Он уже закончил разминку, когда увидел в зеркале женское лицо, из-за дверного косяка его внимательно разглядывала Юля. Он не успел удивиться, а голова уже спряталась. Дверь захлопнулась, и послышались Юлькины заверения, что она только зашла и она не хотела подсматривать. На середине очередного извинения Юля замолчала. Гущин слышал, как она, нервничая, топчется по прихожей. Он засмеялся.

– Вы оденьтесь, пожалуйста.

Он взглянул в зеркало на загорелое тренированное тело в белых плавках.

– А чего ты испугалась?

– Оделись?

– Сейчас.

Юля сначала приоткрыла дверь и, увидев на Гущине брюки, вошла и остановилась поодаль.

– Ты почему не на работе? Женька, тот уже раза три из ТЭЦа на поселок и обратно смотался.

– Вот и я собираюсь. Тебя что, за мной прислали?

– Нет, я прибраться пришла. А зачем ты в стенку руками уперся и пыжился, словно сдвинуть хотел?

– Говорила, только зашла, а сама полчаса подглядывала.

Юля захихикала и отвернулась.

– А смеяться чего?

– Да я подумала, чокнутый какой-то. Нет, правда, я ни разу такого не видела, даже испугалась немножко. – И она снова засмеялась.

Когда он добрался до ТЭЦ, Колесникова в кабинете не оказалось. Там ругались, и, видно, давно: красивый, но какой-то запущенный парень, одетый так, словно пришел не на работу, а выскочил во двор наколоть дров, наскакивал на лысоватого мужичка с юркими глазами. На Гущина он даже не посмотрел. Зато второй обрадовался.

– А мы вас заждались. Я Евгению Матвеевичу объяснял, человек с дороги, отдыхает. А у того же горит. Да тут еще неприятности с кладовщицей получились.

– Чтобы он сам сгорел, – подхватил парень.

– Ладно, Коля, как-нибудь в другой раз съездишь.

– «Ладно», «ладно»! Кому ладно, а кому и накладно. У меня сено пропадет, если не вывезу, а ему на рыбалку приспичило. Не знаю, что бы сделал с этими рыбаками. Из-за двух несчастных гольянов на край света упрутся. Не мужики, а дети малые – смотреть противно.

– Не обращайте внимания, это у нас свои споры. Я пойду поищу Колесникова, он где-то здесь бегает.

Они ушли. Гущин так и не понял, с кем разговаривал. Молодой, по всей вероятности, был шофером, ну а постарше, с лысиной, старательно замаскированной остатками волос, наверное, мастер или снабженец. Зазвонил телефон. Кто-то настырно дожидался, чтобы ему ответили. Звонок тарахтел назойливо и громко. Наконец по коридору застучали шаги и в кабинет вбежал Колесников.

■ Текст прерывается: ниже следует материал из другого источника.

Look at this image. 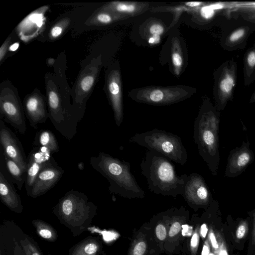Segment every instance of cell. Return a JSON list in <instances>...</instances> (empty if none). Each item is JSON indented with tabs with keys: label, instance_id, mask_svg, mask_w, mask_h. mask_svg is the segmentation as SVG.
I'll use <instances>...</instances> for the list:
<instances>
[{
	"label": "cell",
	"instance_id": "cell-1",
	"mask_svg": "<svg viewBox=\"0 0 255 255\" xmlns=\"http://www.w3.org/2000/svg\"><path fill=\"white\" fill-rule=\"evenodd\" d=\"M141 174L147 180L150 191L163 196L183 195L188 174L177 175L175 167L166 157L146 151L140 164Z\"/></svg>",
	"mask_w": 255,
	"mask_h": 255
},
{
	"label": "cell",
	"instance_id": "cell-2",
	"mask_svg": "<svg viewBox=\"0 0 255 255\" xmlns=\"http://www.w3.org/2000/svg\"><path fill=\"white\" fill-rule=\"evenodd\" d=\"M90 163L109 183L110 193L127 198H143L145 192L130 171L129 162L100 152L90 157Z\"/></svg>",
	"mask_w": 255,
	"mask_h": 255
},
{
	"label": "cell",
	"instance_id": "cell-3",
	"mask_svg": "<svg viewBox=\"0 0 255 255\" xmlns=\"http://www.w3.org/2000/svg\"><path fill=\"white\" fill-rule=\"evenodd\" d=\"M219 123V115L212 108L203 106L194 124V142L214 177L217 175L220 160Z\"/></svg>",
	"mask_w": 255,
	"mask_h": 255
},
{
	"label": "cell",
	"instance_id": "cell-4",
	"mask_svg": "<svg viewBox=\"0 0 255 255\" xmlns=\"http://www.w3.org/2000/svg\"><path fill=\"white\" fill-rule=\"evenodd\" d=\"M96 210V205L84 193L70 190L59 200L54 207L53 213L77 236L88 228Z\"/></svg>",
	"mask_w": 255,
	"mask_h": 255
},
{
	"label": "cell",
	"instance_id": "cell-5",
	"mask_svg": "<svg viewBox=\"0 0 255 255\" xmlns=\"http://www.w3.org/2000/svg\"><path fill=\"white\" fill-rule=\"evenodd\" d=\"M129 142L158 153L181 165H184L187 162V153L181 139L172 132L154 128L135 133L130 137Z\"/></svg>",
	"mask_w": 255,
	"mask_h": 255
},
{
	"label": "cell",
	"instance_id": "cell-6",
	"mask_svg": "<svg viewBox=\"0 0 255 255\" xmlns=\"http://www.w3.org/2000/svg\"><path fill=\"white\" fill-rule=\"evenodd\" d=\"M188 88L183 87H149L139 89L131 97L135 101L155 105L176 103L189 97Z\"/></svg>",
	"mask_w": 255,
	"mask_h": 255
},
{
	"label": "cell",
	"instance_id": "cell-7",
	"mask_svg": "<svg viewBox=\"0 0 255 255\" xmlns=\"http://www.w3.org/2000/svg\"><path fill=\"white\" fill-rule=\"evenodd\" d=\"M182 196L189 205L196 208L207 206L212 200V194L205 180L197 173L188 175Z\"/></svg>",
	"mask_w": 255,
	"mask_h": 255
},
{
	"label": "cell",
	"instance_id": "cell-8",
	"mask_svg": "<svg viewBox=\"0 0 255 255\" xmlns=\"http://www.w3.org/2000/svg\"><path fill=\"white\" fill-rule=\"evenodd\" d=\"M0 143L4 155L26 170L27 158L22 145L16 134L0 120Z\"/></svg>",
	"mask_w": 255,
	"mask_h": 255
},
{
	"label": "cell",
	"instance_id": "cell-9",
	"mask_svg": "<svg viewBox=\"0 0 255 255\" xmlns=\"http://www.w3.org/2000/svg\"><path fill=\"white\" fill-rule=\"evenodd\" d=\"M64 171L53 158L40 170L27 195L37 198L45 194L61 179Z\"/></svg>",
	"mask_w": 255,
	"mask_h": 255
},
{
	"label": "cell",
	"instance_id": "cell-10",
	"mask_svg": "<svg viewBox=\"0 0 255 255\" xmlns=\"http://www.w3.org/2000/svg\"><path fill=\"white\" fill-rule=\"evenodd\" d=\"M250 142L243 141L240 147L232 149L229 154L225 174L228 178L236 177L243 173L255 159Z\"/></svg>",
	"mask_w": 255,
	"mask_h": 255
},
{
	"label": "cell",
	"instance_id": "cell-11",
	"mask_svg": "<svg viewBox=\"0 0 255 255\" xmlns=\"http://www.w3.org/2000/svg\"><path fill=\"white\" fill-rule=\"evenodd\" d=\"M53 157L51 152L45 147L33 146L27 158L25 190L28 194L40 171Z\"/></svg>",
	"mask_w": 255,
	"mask_h": 255
},
{
	"label": "cell",
	"instance_id": "cell-12",
	"mask_svg": "<svg viewBox=\"0 0 255 255\" xmlns=\"http://www.w3.org/2000/svg\"><path fill=\"white\" fill-rule=\"evenodd\" d=\"M108 90L116 125L120 127L124 118L121 76L119 71H114L108 81Z\"/></svg>",
	"mask_w": 255,
	"mask_h": 255
},
{
	"label": "cell",
	"instance_id": "cell-13",
	"mask_svg": "<svg viewBox=\"0 0 255 255\" xmlns=\"http://www.w3.org/2000/svg\"><path fill=\"white\" fill-rule=\"evenodd\" d=\"M0 154V171L12 183L15 184L18 189L21 190L26 181V170L4 155L1 148Z\"/></svg>",
	"mask_w": 255,
	"mask_h": 255
},
{
	"label": "cell",
	"instance_id": "cell-14",
	"mask_svg": "<svg viewBox=\"0 0 255 255\" xmlns=\"http://www.w3.org/2000/svg\"><path fill=\"white\" fill-rule=\"evenodd\" d=\"M0 198L1 202L10 210L20 213L23 206L20 196L12 183L0 171Z\"/></svg>",
	"mask_w": 255,
	"mask_h": 255
},
{
	"label": "cell",
	"instance_id": "cell-15",
	"mask_svg": "<svg viewBox=\"0 0 255 255\" xmlns=\"http://www.w3.org/2000/svg\"><path fill=\"white\" fill-rule=\"evenodd\" d=\"M25 111L30 125L34 129L37 128L39 124L44 123L48 115L43 101L36 97H31L26 100L25 103Z\"/></svg>",
	"mask_w": 255,
	"mask_h": 255
},
{
	"label": "cell",
	"instance_id": "cell-16",
	"mask_svg": "<svg viewBox=\"0 0 255 255\" xmlns=\"http://www.w3.org/2000/svg\"><path fill=\"white\" fill-rule=\"evenodd\" d=\"M101 248L97 239L88 237L71 248L68 255H98Z\"/></svg>",
	"mask_w": 255,
	"mask_h": 255
},
{
	"label": "cell",
	"instance_id": "cell-17",
	"mask_svg": "<svg viewBox=\"0 0 255 255\" xmlns=\"http://www.w3.org/2000/svg\"><path fill=\"white\" fill-rule=\"evenodd\" d=\"M33 146L45 147L52 154L59 151L56 136L51 131L48 129H42L36 133Z\"/></svg>",
	"mask_w": 255,
	"mask_h": 255
},
{
	"label": "cell",
	"instance_id": "cell-18",
	"mask_svg": "<svg viewBox=\"0 0 255 255\" xmlns=\"http://www.w3.org/2000/svg\"><path fill=\"white\" fill-rule=\"evenodd\" d=\"M146 8V4L141 3L117 2L113 4L114 11L124 16L134 15L140 13Z\"/></svg>",
	"mask_w": 255,
	"mask_h": 255
},
{
	"label": "cell",
	"instance_id": "cell-19",
	"mask_svg": "<svg viewBox=\"0 0 255 255\" xmlns=\"http://www.w3.org/2000/svg\"><path fill=\"white\" fill-rule=\"evenodd\" d=\"M32 223L37 233L41 238L52 242L57 240V232L50 224L39 219L33 220Z\"/></svg>",
	"mask_w": 255,
	"mask_h": 255
},
{
	"label": "cell",
	"instance_id": "cell-20",
	"mask_svg": "<svg viewBox=\"0 0 255 255\" xmlns=\"http://www.w3.org/2000/svg\"><path fill=\"white\" fill-rule=\"evenodd\" d=\"M171 58L174 73L176 75H179L182 68L183 59L180 42L176 38L172 40Z\"/></svg>",
	"mask_w": 255,
	"mask_h": 255
},
{
	"label": "cell",
	"instance_id": "cell-21",
	"mask_svg": "<svg viewBox=\"0 0 255 255\" xmlns=\"http://www.w3.org/2000/svg\"><path fill=\"white\" fill-rule=\"evenodd\" d=\"M20 245L25 255H42L37 246L29 238L21 240Z\"/></svg>",
	"mask_w": 255,
	"mask_h": 255
},
{
	"label": "cell",
	"instance_id": "cell-22",
	"mask_svg": "<svg viewBox=\"0 0 255 255\" xmlns=\"http://www.w3.org/2000/svg\"><path fill=\"white\" fill-rule=\"evenodd\" d=\"M234 85V78L230 75L226 74L220 83V90L223 95L227 96L230 94Z\"/></svg>",
	"mask_w": 255,
	"mask_h": 255
},
{
	"label": "cell",
	"instance_id": "cell-23",
	"mask_svg": "<svg viewBox=\"0 0 255 255\" xmlns=\"http://www.w3.org/2000/svg\"><path fill=\"white\" fill-rule=\"evenodd\" d=\"M147 250L146 241L142 239H138L133 243L129 255H145Z\"/></svg>",
	"mask_w": 255,
	"mask_h": 255
},
{
	"label": "cell",
	"instance_id": "cell-24",
	"mask_svg": "<svg viewBox=\"0 0 255 255\" xmlns=\"http://www.w3.org/2000/svg\"><path fill=\"white\" fill-rule=\"evenodd\" d=\"M199 229L197 227L195 230L190 240V250L192 255H196L200 240Z\"/></svg>",
	"mask_w": 255,
	"mask_h": 255
},
{
	"label": "cell",
	"instance_id": "cell-25",
	"mask_svg": "<svg viewBox=\"0 0 255 255\" xmlns=\"http://www.w3.org/2000/svg\"><path fill=\"white\" fill-rule=\"evenodd\" d=\"M60 103L58 95L54 91H51L48 95L49 112L56 109Z\"/></svg>",
	"mask_w": 255,
	"mask_h": 255
},
{
	"label": "cell",
	"instance_id": "cell-26",
	"mask_svg": "<svg viewBox=\"0 0 255 255\" xmlns=\"http://www.w3.org/2000/svg\"><path fill=\"white\" fill-rule=\"evenodd\" d=\"M94 82V79L92 76H87L81 81V88L85 92L88 91L92 87Z\"/></svg>",
	"mask_w": 255,
	"mask_h": 255
},
{
	"label": "cell",
	"instance_id": "cell-27",
	"mask_svg": "<svg viewBox=\"0 0 255 255\" xmlns=\"http://www.w3.org/2000/svg\"><path fill=\"white\" fill-rule=\"evenodd\" d=\"M248 226L246 222H243L238 226L236 232V237L237 239L241 240L245 237L248 232Z\"/></svg>",
	"mask_w": 255,
	"mask_h": 255
},
{
	"label": "cell",
	"instance_id": "cell-28",
	"mask_svg": "<svg viewBox=\"0 0 255 255\" xmlns=\"http://www.w3.org/2000/svg\"><path fill=\"white\" fill-rule=\"evenodd\" d=\"M164 31V28L163 25L160 23H153L149 28V31L152 35L160 36Z\"/></svg>",
	"mask_w": 255,
	"mask_h": 255
},
{
	"label": "cell",
	"instance_id": "cell-29",
	"mask_svg": "<svg viewBox=\"0 0 255 255\" xmlns=\"http://www.w3.org/2000/svg\"><path fill=\"white\" fill-rule=\"evenodd\" d=\"M156 237L160 241H163L166 237V230L165 226L162 224L157 225L155 228Z\"/></svg>",
	"mask_w": 255,
	"mask_h": 255
},
{
	"label": "cell",
	"instance_id": "cell-30",
	"mask_svg": "<svg viewBox=\"0 0 255 255\" xmlns=\"http://www.w3.org/2000/svg\"><path fill=\"white\" fill-rule=\"evenodd\" d=\"M182 226L178 222H174L169 231L168 235L170 237H173L179 233Z\"/></svg>",
	"mask_w": 255,
	"mask_h": 255
},
{
	"label": "cell",
	"instance_id": "cell-31",
	"mask_svg": "<svg viewBox=\"0 0 255 255\" xmlns=\"http://www.w3.org/2000/svg\"><path fill=\"white\" fill-rule=\"evenodd\" d=\"M97 19L101 23L105 24L111 23L113 20L112 16L106 13L99 14L97 16Z\"/></svg>",
	"mask_w": 255,
	"mask_h": 255
},
{
	"label": "cell",
	"instance_id": "cell-32",
	"mask_svg": "<svg viewBox=\"0 0 255 255\" xmlns=\"http://www.w3.org/2000/svg\"><path fill=\"white\" fill-rule=\"evenodd\" d=\"M245 33L243 29H240L234 32L230 36V40L231 41H235L240 39Z\"/></svg>",
	"mask_w": 255,
	"mask_h": 255
},
{
	"label": "cell",
	"instance_id": "cell-33",
	"mask_svg": "<svg viewBox=\"0 0 255 255\" xmlns=\"http://www.w3.org/2000/svg\"><path fill=\"white\" fill-rule=\"evenodd\" d=\"M209 239L213 248L214 249H218L219 246L216 238L215 235L212 230H211L209 233Z\"/></svg>",
	"mask_w": 255,
	"mask_h": 255
},
{
	"label": "cell",
	"instance_id": "cell-34",
	"mask_svg": "<svg viewBox=\"0 0 255 255\" xmlns=\"http://www.w3.org/2000/svg\"><path fill=\"white\" fill-rule=\"evenodd\" d=\"M247 62L248 64L251 67H254L255 66V52L254 51L251 52L247 58Z\"/></svg>",
	"mask_w": 255,
	"mask_h": 255
},
{
	"label": "cell",
	"instance_id": "cell-35",
	"mask_svg": "<svg viewBox=\"0 0 255 255\" xmlns=\"http://www.w3.org/2000/svg\"><path fill=\"white\" fill-rule=\"evenodd\" d=\"M13 255H25L21 247L17 243L14 242V248L13 251Z\"/></svg>",
	"mask_w": 255,
	"mask_h": 255
},
{
	"label": "cell",
	"instance_id": "cell-36",
	"mask_svg": "<svg viewBox=\"0 0 255 255\" xmlns=\"http://www.w3.org/2000/svg\"><path fill=\"white\" fill-rule=\"evenodd\" d=\"M210 248L208 240H206L203 246L201 255H209L210 254Z\"/></svg>",
	"mask_w": 255,
	"mask_h": 255
},
{
	"label": "cell",
	"instance_id": "cell-37",
	"mask_svg": "<svg viewBox=\"0 0 255 255\" xmlns=\"http://www.w3.org/2000/svg\"><path fill=\"white\" fill-rule=\"evenodd\" d=\"M62 31V29L61 27L56 26L54 27L51 31V34L53 37H56L59 36Z\"/></svg>",
	"mask_w": 255,
	"mask_h": 255
},
{
	"label": "cell",
	"instance_id": "cell-38",
	"mask_svg": "<svg viewBox=\"0 0 255 255\" xmlns=\"http://www.w3.org/2000/svg\"><path fill=\"white\" fill-rule=\"evenodd\" d=\"M208 228L206 224H203L200 229V234L203 239H205L208 233Z\"/></svg>",
	"mask_w": 255,
	"mask_h": 255
},
{
	"label": "cell",
	"instance_id": "cell-39",
	"mask_svg": "<svg viewBox=\"0 0 255 255\" xmlns=\"http://www.w3.org/2000/svg\"><path fill=\"white\" fill-rule=\"evenodd\" d=\"M160 41V36L152 35L148 40V42L150 44H157Z\"/></svg>",
	"mask_w": 255,
	"mask_h": 255
},
{
	"label": "cell",
	"instance_id": "cell-40",
	"mask_svg": "<svg viewBox=\"0 0 255 255\" xmlns=\"http://www.w3.org/2000/svg\"><path fill=\"white\" fill-rule=\"evenodd\" d=\"M252 243L255 245V212L253 214V229L252 237Z\"/></svg>",
	"mask_w": 255,
	"mask_h": 255
},
{
	"label": "cell",
	"instance_id": "cell-41",
	"mask_svg": "<svg viewBox=\"0 0 255 255\" xmlns=\"http://www.w3.org/2000/svg\"><path fill=\"white\" fill-rule=\"evenodd\" d=\"M202 4L201 2L199 1H192V2H187L185 3L186 6L189 7H195L199 6Z\"/></svg>",
	"mask_w": 255,
	"mask_h": 255
},
{
	"label": "cell",
	"instance_id": "cell-42",
	"mask_svg": "<svg viewBox=\"0 0 255 255\" xmlns=\"http://www.w3.org/2000/svg\"><path fill=\"white\" fill-rule=\"evenodd\" d=\"M183 227V230H182V233L185 232V233L183 234L184 236H190L189 235L191 234L188 231H190V229L192 228L191 227L188 226V225H183L182 226Z\"/></svg>",
	"mask_w": 255,
	"mask_h": 255
},
{
	"label": "cell",
	"instance_id": "cell-43",
	"mask_svg": "<svg viewBox=\"0 0 255 255\" xmlns=\"http://www.w3.org/2000/svg\"><path fill=\"white\" fill-rule=\"evenodd\" d=\"M219 255H228L227 251L223 245H222L220 248Z\"/></svg>",
	"mask_w": 255,
	"mask_h": 255
},
{
	"label": "cell",
	"instance_id": "cell-44",
	"mask_svg": "<svg viewBox=\"0 0 255 255\" xmlns=\"http://www.w3.org/2000/svg\"><path fill=\"white\" fill-rule=\"evenodd\" d=\"M18 47L19 44L18 43H15L10 46L9 50L12 51H14L17 49Z\"/></svg>",
	"mask_w": 255,
	"mask_h": 255
},
{
	"label": "cell",
	"instance_id": "cell-45",
	"mask_svg": "<svg viewBox=\"0 0 255 255\" xmlns=\"http://www.w3.org/2000/svg\"><path fill=\"white\" fill-rule=\"evenodd\" d=\"M209 255H215L213 253H210Z\"/></svg>",
	"mask_w": 255,
	"mask_h": 255
},
{
	"label": "cell",
	"instance_id": "cell-46",
	"mask_svg": "<svg viewBox=\"0 0 255 255\" xmlns=\"http://www.w3.org/2000/svg\"></svg>",
	"mask_w": 255,
	"mask_h": 255
}]
</instances>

– Алло, фу черт, опустили. Ты чего не взял?

– А что я им скажу?

– Ладно, если нужно – найдут. Что так долго спишь?

Гущин не ответил, а Колесников не стал переспрашивать.

– Здесь Лемыцкого не было?

– Были двое, парень и один. – Гущин замялся, не зная, как потактичнее описать.

– С лысиной, что ли, тогда это и есть начальник котельной Станислав Станиславович. А куда он пошел?

– Тебя искать.

– К вечеру найдет. – Он застучал ботинком по полу, выбивая какую-то мелодию. – Анекдот у нас получился. Когда давали телеграмму, я спросил у кладовщицы про фтористый натрий. Она сказала, что есть. Я поверил. Сегодня проверил, и натрий оказался не фтористый, а углекислый. Такой вот подарочек. Теперь давай думать, как быть, может, без него обойдемся?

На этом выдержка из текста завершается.